In the last few days, my sensitivity to words has been causing problems at home. It’s like a chronic low-grade illness that sometimes becomes acute.
I was starting to read an essay on millennials when the word ‘peruse’ caused me to make a snap judgement: Anyone who would use the word ‘peruse’, in the first paragraph no less, was not worth my time.
I brought this up to my husband, who saw no reason to react to ‘peruse.’
It’s hard for me to accept that some people just don’t care about words that much. Probably most people. It’s such a real, visceral response for me when a word is used poorly or is just intrinsically awful, like peruse.
Some words just make me cringe, even though they are apparently harmless to others. But peruse, come on! There’s just no reason to use it unless you’re deliberately trying to sound stupid. It’s like using ‘loquacious’ when you could just say ‘talkative.’ Or using ‘sans’ for ‘without.’

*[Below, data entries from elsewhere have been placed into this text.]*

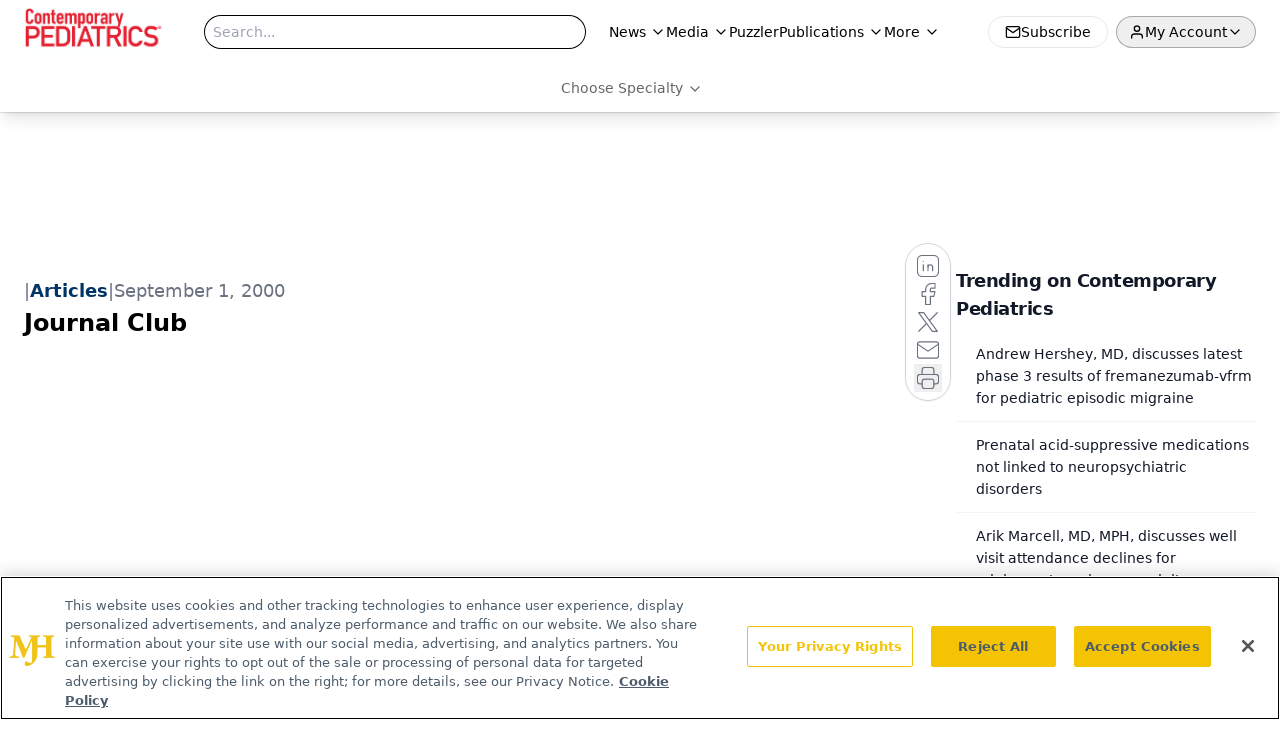

--- FILE ---
content_type: text/html; charset=utf-8
request_url: https://www.google.com/recaptcha/api2/aframe
body_size: 184
content:
<!DOCTYPE HTML><html><head><meta http-equiv="content-type" content="text/html; charset=UTF-8"></head><body><script nonce="lJd3hpI4jcSkfFz_XpCF7Q">/** Anti-fraud and anti-abuse applications only. See google.com/recaptcha */ try{var clients={'sodar':'https://pagead2.googlesyndication.com/pagead/sodar?'};window.addEventListener("message",function(a){try{if(a.source===window.parent){var b=JSON.parse(a.data);var c=clients[b['id']];if(c){var d=document.createElement('img');d.src=c+b['params']+'&rc='+(localStorage.getItem("rc::a")?sessionStorage.getItem("rc::b"):"");window.document.body.appendChild(d);sessionStorage.setItem("rc::e",parseInt(sessionStorage.getItem("rc::e")||0)+1);localStorage.setItem("rc::h",'1768910913752');}}}catch(b){}});window.parent.postMessage("_grecaptcha_ready", "*");}catch(b){}</script></body></html>

--- FILE ---
content_type: text/plain; charset=utf-8
request_url: https://fp.contemporarypediatrics.com/J5hY/ZxXr/y0?q=vnFC4dZv8NpwPrIAgVP2
body_size: -61
content:
0UBbyAg1NYGbNJ95rqU4l1Uoxw/5QF67KbYZIj2o8AlHtsFuYakVK42I4zPcyyiNoFNC7O9SWHxk2KaEOhOwafvDmzQ=

--- FILE ---
content_type: application/javascript
request_url: https://api.lightboxcdn.com/z9gd/43382/www.contemporarypediatrics.com/jsonp/z?cb=1768910901516&dre=l&callback=jQuery112407115457636268707_1768910901476&_=1768910901477
body_size: 1170
content:
jQuery112407115457636268707_1768910901476({"response":"[base64].tswOJbIy8D6MhT2BKIBAJSIJaYqfr2O8PJGuBTtj6A6CNTAYFy.cKRex8zBNaTZBSYFSACI8eZ4cSyZmJwswZMwaOg6QU73sFfsAAexNkPvm.ProOT0gl2xlirSqkQkfbEwl7D57H3GQlrB1Bo6lIAkqFqpqhic2QUtqoIxPyPIQDyfpFlyshdjAibzDSdIMpG5IQCIVKFCA2JAA_","dre":"l","success":true});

I wanted to think of a term for this category of annoying words that connote an effort to sound smart. I have only come up with ‘bourgeois’ but I’m hoping for something better.
Meanwhile, someone on the radio yesterday said this about some guy who died:
He was a voracious joke-teller.
My brain went AAAAAAAAAAAAH.
You can’t be a voracious joke-teller, I complained. Maybe the guy was an inveterate joke-teller. Voracious implies an appetite or hunger. It’s bad enough that people always use the cliche ‘voracious reader’ but at least it is used correctly.
I could not get agreement from my husband so I turned to my nephew, a wordist of the highest order. He suggested ‘avid’ for the joke-teller.
Genius, right? Meanwhile, my husband and I retreated into our separate worlds of not caring and caring obsessively about voracious joke telling.
I turned to the Oxford Dictionary online to soothe my nerves.
Definition of voracious in English:
Wanting or devouring great quantities of food
he had a voracious appetite
Voracious implies something you can take in or ingest, then. So you can’t be a voracious singer, duh.
But then, there is a second definition: Having a very eager approach to an activity. The example given is his voracious reading of literature. Elsewhere I found the example he was a voracious collector.
I’m going to stick to my guns about voracious joke-telling. It is an improper use of a word that was employed just to sound smart but ended up making me furious, but not as furious as those who are sick of my fucking wordist nitpicking.
If you have perused this whole rant, kindly opine on my condition whilst I consider upping my meds.